2) Tetap berinteraksi dengan lingkungan, berkumpul dengan teman yang memiliki
persamaan minat atau hobi
f. Mengurangi stress dalam pekerjaan dan berusaha untuk tetap relaks dalam
kehidupan sehari-hari dapat membuat otak kita tetap sehat.
g. Ajak lansia untuk berkomunikasi, dengan mengingatkan pada suatu peristiwa yang
pernah dialami lansia. Akan lebih baik jika komunikasi dilakukan bersama anak dan
cucu. Sehingga menimbulkan perasaan nyaman, aman dan tenang. Selain itu, kasih
sayang dan kehangatan yang tinggi dari keluarga, menghindarkan lansia dari
pengosongan pikiran, dimana hal tersebut akan memunculkan kepikunan.
h.
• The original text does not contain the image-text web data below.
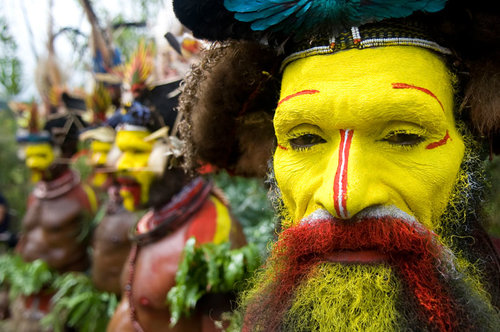 PNG_Huli-wigmen-singsing-©-Thomas-Baechtold-245.jpg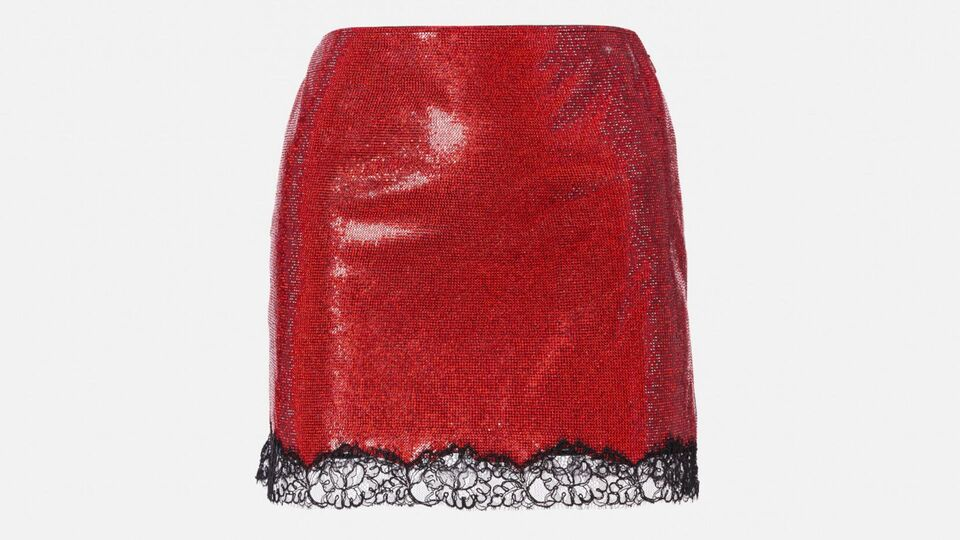 11 Stylish Pieces For A Red Haute Christmas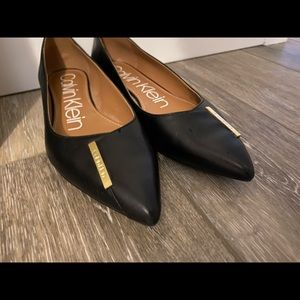 Calvin Klein Shoes - Calvin Klein Leather Arline flats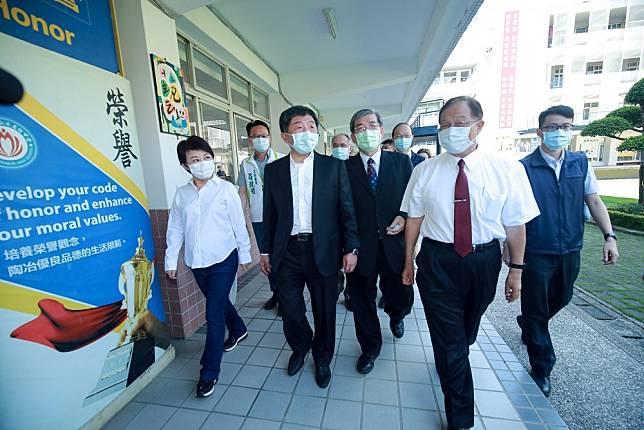 陳時中親往台中弘文中學感謝捐款協助防疫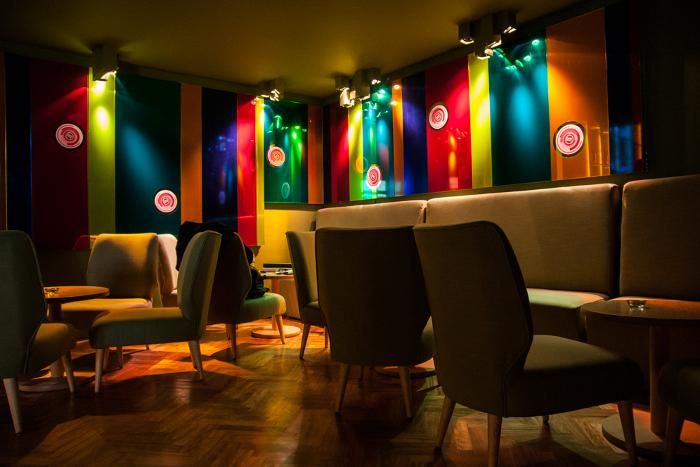 A colorfuly Wine Bar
Ajak lansia untuk beraktivitas ringan, seperti membersihkan rumah, berjalan,
berolahraga bersama atau kegiatan lain yang biasa dilakukan lansia.
i. Ajarkan pada lansia untuk selalu membersihkan diri, memilih pakaian yang serasi,
dan pemantasan diri dengan baik.
j. Ajarkan lansia untuk menempatkan barang atau benda dengan tepat, sehingga dapat
terhindar dari lupa.
k. Hindarkan lansia sendiri, karena berisiko untuk mengalami perubahan kepribadian.
l. Mengajak lansia untuk bersosialisasi di masyarakat, sehingga lansia dengan orang-
orang yang ada di sekitar rumah.
m. Beristirahat dengan cukup.
DAFTAR PUSTAKA

Elizabeth.J.Corwin.2009.Buku Saku : Patofisiologi. ED.3.3 EGC: Jakarta

Kushariyadi.2010. Askep Pada Klien Lanjut Usia. Selemba medika: Jakarta.

Silvia. A.Price & Wilson. 2006. Patofisiologi. ED.8. Jakarta.